Zijn koorts liep tegen de 41 graden, maar zijn handjes en voetjes waren koud. Hij was onrustig en wist zelf niet wat hij wilde. Dit was het laatste, echte contact met Judah. Ik koester het en denk er tegelijk met pijn in mijn hart aan terug.
De zorg gaven we die nacht terug aan de thuiszorg. Soms denk ik er aan terug dat ik wou dat ik dat niet had gedaan. Dat ik die hele nacht gewoon naast zijn bed had gezeten. Zijn hand had vastgehouden, mijn hand op zijn hoofd had gelegd. Maar op dat moment kon ik niet weten hoeveel nachten ik dat nog vol zou moeten houden en we hadden er al zoveel gehad.
Ga dan maar...
Zondagochtend bij zijn bed werd ons duidelijk dat het echt hard achteruitging met Judah. Hij werd niet meer wakker en we hebben hem meegenomen naar beneden, zodat we steeds bij elkaar konden zijn. Nog één keer vroeg hij mij om te zingen. Zijn laatste woord. Zijn lievelings. Ik heb hem er doorheen gezongen, met bibberende stem en tranen over mijn wangen. Die ochtend werd duidelijk hoe God je er in het meest moeilijke ook doorheen leidt. Hoe Hij stuurt en leidt door personen te sturen en je kracht te geven.
Je bent moe, je ademhaling wordt minder en je lijfje kan niet meer. Ik vergeet nooit dat God mijn gedachten zo leidde dat ik dacht: ‘Ga dan maar.. met Jezus mee’. En daar ging je. Met Jezus mee. Voor altijd vrij. Genezen. Alles wat je hier niet kon, kan je nu wel. Niet op de manier die ik het liefst zou willen. Hier bij ons, bij mij. Want wij huilden hier, maar in de hemel klonk gejuich. Ik kon het bijna horen. Voor altijd Thuis. We hebben hem vastgehouden, gewassen, zijn mooiste kleren aangetrokken en opnieuw vastgehouden. Hij bleef de hele week bij ons thuis. We hadden een mooie dienst en kijken goed terug op de begrafenis.

◇ ◇ ◇ ◇ ◇

OPDRACHTEN:
(a) Kopieer uit het tekstgedeelte over Judah letterlijk de passage vanaf "De zorg gaven" tot en met "Ga dan maar...".
(b) Welke handelingen somt het tekstgedeelte over Judah op in de zin die begint met "We hebben hem vastgehouden"? Noem ze alle in de volgorde van de tekst.

HET MATERIAAL:
◇ ◇ ◇ ◇ ◇

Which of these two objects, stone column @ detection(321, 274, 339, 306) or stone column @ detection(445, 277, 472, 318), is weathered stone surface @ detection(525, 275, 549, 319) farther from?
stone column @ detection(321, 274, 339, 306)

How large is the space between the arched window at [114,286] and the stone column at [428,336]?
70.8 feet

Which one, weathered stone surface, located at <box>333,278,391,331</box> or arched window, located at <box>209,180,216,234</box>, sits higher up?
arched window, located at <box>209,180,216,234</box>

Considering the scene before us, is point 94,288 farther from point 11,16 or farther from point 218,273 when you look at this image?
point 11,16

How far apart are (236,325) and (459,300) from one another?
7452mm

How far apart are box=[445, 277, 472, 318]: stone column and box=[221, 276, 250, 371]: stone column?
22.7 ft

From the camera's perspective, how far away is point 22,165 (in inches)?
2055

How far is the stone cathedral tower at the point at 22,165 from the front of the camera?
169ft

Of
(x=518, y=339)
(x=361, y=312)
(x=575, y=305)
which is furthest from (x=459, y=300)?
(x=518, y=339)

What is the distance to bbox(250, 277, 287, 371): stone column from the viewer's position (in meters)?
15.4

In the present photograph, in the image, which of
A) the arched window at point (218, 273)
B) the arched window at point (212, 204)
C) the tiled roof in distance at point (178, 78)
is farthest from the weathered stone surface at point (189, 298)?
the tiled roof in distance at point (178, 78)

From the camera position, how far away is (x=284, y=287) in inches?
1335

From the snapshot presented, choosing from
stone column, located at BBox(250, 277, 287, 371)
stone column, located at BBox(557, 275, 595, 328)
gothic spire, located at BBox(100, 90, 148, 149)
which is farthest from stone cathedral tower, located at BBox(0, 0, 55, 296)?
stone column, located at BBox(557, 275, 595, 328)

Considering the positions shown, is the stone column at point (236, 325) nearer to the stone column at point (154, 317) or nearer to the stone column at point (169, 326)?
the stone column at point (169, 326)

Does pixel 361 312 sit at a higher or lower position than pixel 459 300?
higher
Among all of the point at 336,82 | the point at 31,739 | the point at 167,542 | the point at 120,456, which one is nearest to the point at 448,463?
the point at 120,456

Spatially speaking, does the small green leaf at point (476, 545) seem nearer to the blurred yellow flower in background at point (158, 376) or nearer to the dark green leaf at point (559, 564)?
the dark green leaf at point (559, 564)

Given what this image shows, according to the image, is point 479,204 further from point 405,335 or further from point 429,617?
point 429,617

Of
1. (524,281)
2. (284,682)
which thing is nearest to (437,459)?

◇ ◇ ◇ ◇ ◇

ANTWOORDEN PER OPDRACHT:
(a)
De zorg gaven we die nacht terug aan de thuiszorg. Soms denk ik er aan terug dat ik wou dat ik dat niet had gedaan. Dat ik die hele nacht gewoon naast zijn bed had gezeten. Zijn hand had vastgehouden, mijn hand op zijn hoofd had gelegd. Maar op dat moment kon ik niet weten hoeveel nachten ik dat nog vol zou moeten houden en we hadden er al zoveel gehad.
Ga dan maar...

(b)
- vastgehouden
- gewassen
- zijn mooiste kleren aangetrokken
- opnieuw vastgehouden